SWEDEN: Swedish utility Vattenfall's wind unit has posted an increased earnings in the first half of 2015, despite the group recording a SEK 29.7 billion (€3.2 billion) loss.

Vattenfall's 288MW DanTysk project came online in the first half of 2014 (pic: Vattenfall)
Vattenfall's 288MW DanTysk project came online in the first half of 2014 (pic: Vattenfall)
EBIT for the wind segment of Vattenfall's overall figures grew to SEK 727 million (€77.6 miilion) for the first six months of 2015 – up from SEK 557 million (€59.5 million) the same period last year.

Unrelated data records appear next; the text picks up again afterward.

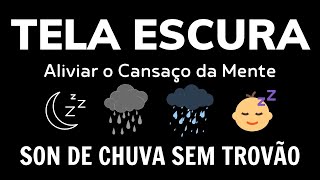 Som de CHUVA sem Trovões no telhado para Dormir Profundamente Aliviar o Cansaço da Mente [upl. by Nodababus]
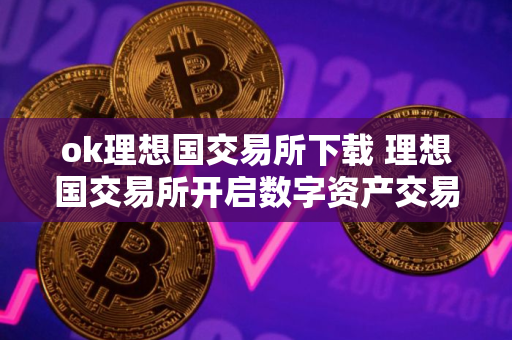 ok理想国交易所下载 理想国交易所开启数字资产交易新篇章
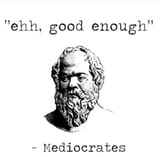 mediocrates good enough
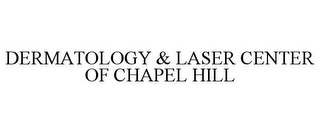 DERMATOLOGY & LASER CENTER OF CHAPEL HILL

The increase was attributed to higher revenue and greater output, with the addition of the 288MW DanTysk and 36.9MW Clashindarroch project, which were brought online in the period.

Overall, Vattenfall's wind output totalled 2.7TWh in the first half of 2015, up from 2.1TWh in 2014. In the last 12 months, the report added, the utility has produced 4.7 TWh of wind power generation.

The growth in the wind unit's earnings was also helped by an increase in net sales. In the first half of 2015 net sales reached SEK 3.2 billion (€342 million) up from SEK 2.2 billion (€235 million) year-on-year.

Investment in wind also grew in the first half of the year from SEK 2.6 billion (€278 million) in 2014 to SEK 4.1 billion (€438 million) – meaning more than half of the group's SEK 7.9 billion (€844 million) investment outlay in the H1 was in to wind power.

The company strategy is for a greater focus on renewable energy. In April, a restructure created six new divisions, including one for wind exclusively. It is the first time full quarter figures have been reported for the new wind division. Underlying profit for wind was reported in Q2 at SEK 152 million (€16.2 miilion), up from SEK 131 million (€14 million) in Q2 a year before.

The positive earnings from the wind division strike a contrast to the group's overall performance. Vattenfall posted a pre-tax loss of SEK 29.7 billion (€3.2 billion), down from positive earnings of SEK 10.2 billion (€1 billion) a year earlier.

Vattenfall CEO Magnus Hall blamed the loss on low electricity demand in Europe, which has failed to recover from the 2009 financial crisis. He said the solar and wind capacity added to the system has also caused electricity prices to fall, which put pressure on traditional electricity sources' margins.